The lines below from the one with "man using a VR headset" up to and including the one with "Screen Shot 2021" are what you should set down, exactly and without pictures.

*** Opening Excerpted records ***

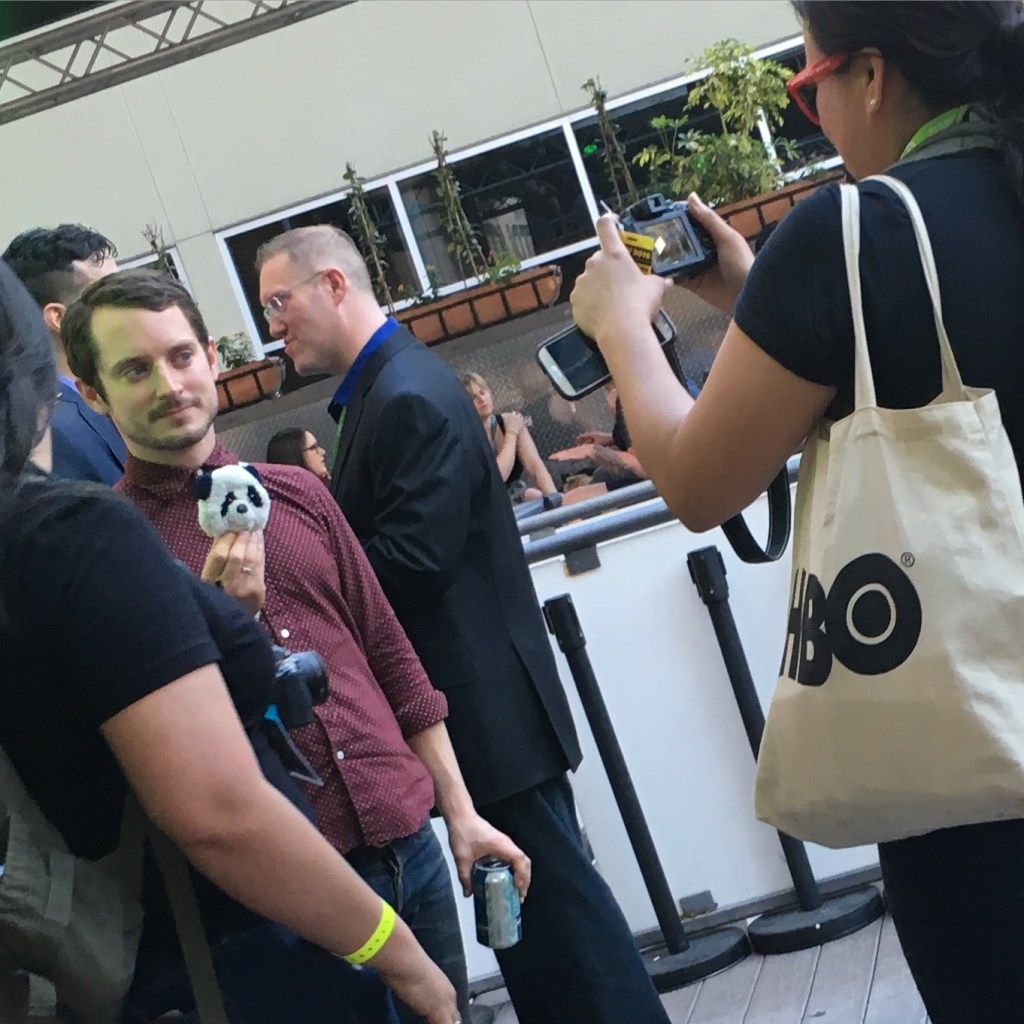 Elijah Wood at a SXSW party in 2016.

*** Closing Excerpted records ***
*** Opening Excerpted records ***

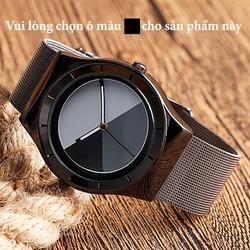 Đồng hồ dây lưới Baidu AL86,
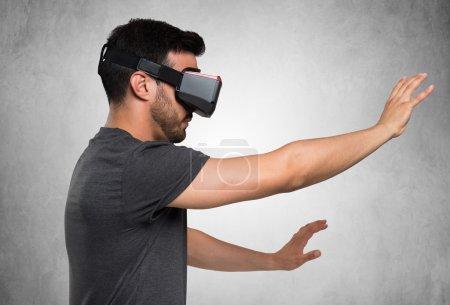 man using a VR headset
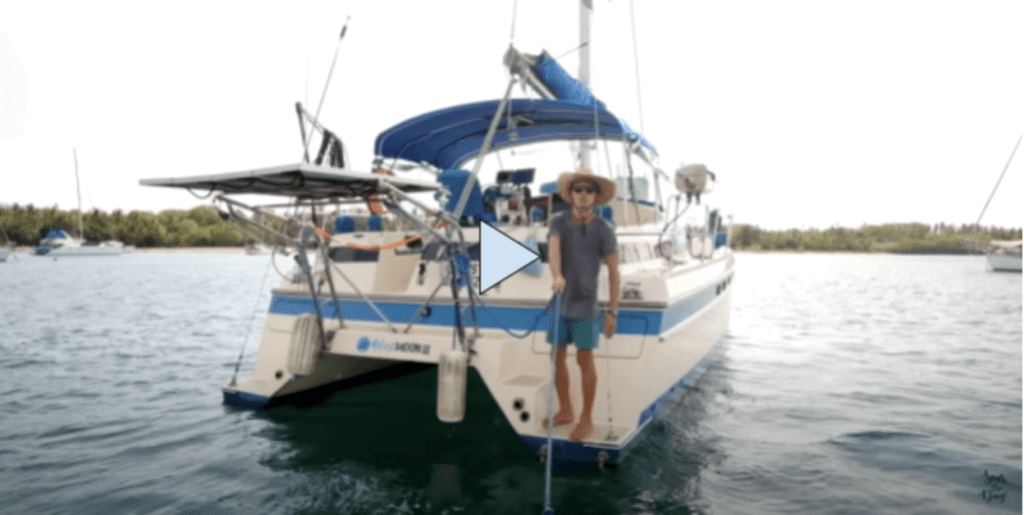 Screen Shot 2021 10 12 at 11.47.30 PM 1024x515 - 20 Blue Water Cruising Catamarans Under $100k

*** Closing Excerpted records ***

### Answer to this task:
 man using a VR headset
 Screen Shot 2021 10 12 at 11.47.30 PM 1024x515 - 20 Blue Water Cruising Catamarans Under $100k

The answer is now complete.